私が10年程前にクラウドを調査始めたころ、AWS(アマゾン)、グーグル、IBMが実用サービスを始めていた。マイクロソフトはWindows Server2008をベースにやっとAzureを開発し試使用を始めたばかりであった。当時オラクルのCEOだったラリーエリソンは「クラウドなんて普及しない」といって頑なにクラウドへの進出を拒んでいたが、数年後自分の判断の誤りを認め遅れてクラウドへ参入した。
当時はクラウドに対する見方は分かれていた。自分のデータセンターに抱えているサーバー群をクラウドに移行することはセキュリティ上危険だといってクラウドに対する懐疑的な見方も多かった。クラウドに対して肯定的の人達も、高いセキュリティを要する基幹システムはオンプレミス(自分のサーバー)で情報系システムだけをクラウドにという考え方が殆どであった。

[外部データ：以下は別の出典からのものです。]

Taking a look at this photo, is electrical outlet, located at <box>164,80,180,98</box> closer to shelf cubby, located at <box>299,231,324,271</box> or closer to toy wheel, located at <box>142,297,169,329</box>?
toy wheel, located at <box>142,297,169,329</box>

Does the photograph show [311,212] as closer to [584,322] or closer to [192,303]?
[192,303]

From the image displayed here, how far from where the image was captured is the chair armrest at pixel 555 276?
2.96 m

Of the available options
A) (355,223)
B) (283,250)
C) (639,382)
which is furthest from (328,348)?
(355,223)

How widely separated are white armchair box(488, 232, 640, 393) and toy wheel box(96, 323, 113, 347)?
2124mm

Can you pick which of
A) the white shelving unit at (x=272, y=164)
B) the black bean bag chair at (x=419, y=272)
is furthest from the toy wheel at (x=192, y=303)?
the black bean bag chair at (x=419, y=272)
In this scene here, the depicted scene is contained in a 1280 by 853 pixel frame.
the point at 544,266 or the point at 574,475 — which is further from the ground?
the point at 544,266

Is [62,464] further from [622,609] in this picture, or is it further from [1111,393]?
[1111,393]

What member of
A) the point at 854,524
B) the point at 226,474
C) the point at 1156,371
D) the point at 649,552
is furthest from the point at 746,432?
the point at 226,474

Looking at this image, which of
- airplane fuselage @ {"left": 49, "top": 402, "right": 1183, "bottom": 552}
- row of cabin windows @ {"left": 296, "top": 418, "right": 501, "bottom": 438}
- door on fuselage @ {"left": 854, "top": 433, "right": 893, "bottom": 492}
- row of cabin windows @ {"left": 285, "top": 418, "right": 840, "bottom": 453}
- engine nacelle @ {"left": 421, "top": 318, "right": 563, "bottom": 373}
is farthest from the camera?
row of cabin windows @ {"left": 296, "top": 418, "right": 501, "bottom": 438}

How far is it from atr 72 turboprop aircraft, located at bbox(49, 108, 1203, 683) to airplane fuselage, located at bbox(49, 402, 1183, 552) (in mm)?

HPやDellはオープンシステム(OpenStack)を使ってクラウドの開発を進めたが最終的にはクラウドへの参入を断念した。日本の主要ITベンダーも同様であった。当時クラウドの将来市場への判断を誤ったのか、大きなリスクを恐れてしまったのかどうかは分からない。
個人的には当時クラウドに本格的に参入できなかった日本のITベンダの判断が今の日本の衰退の一因になってしまったとも思っている。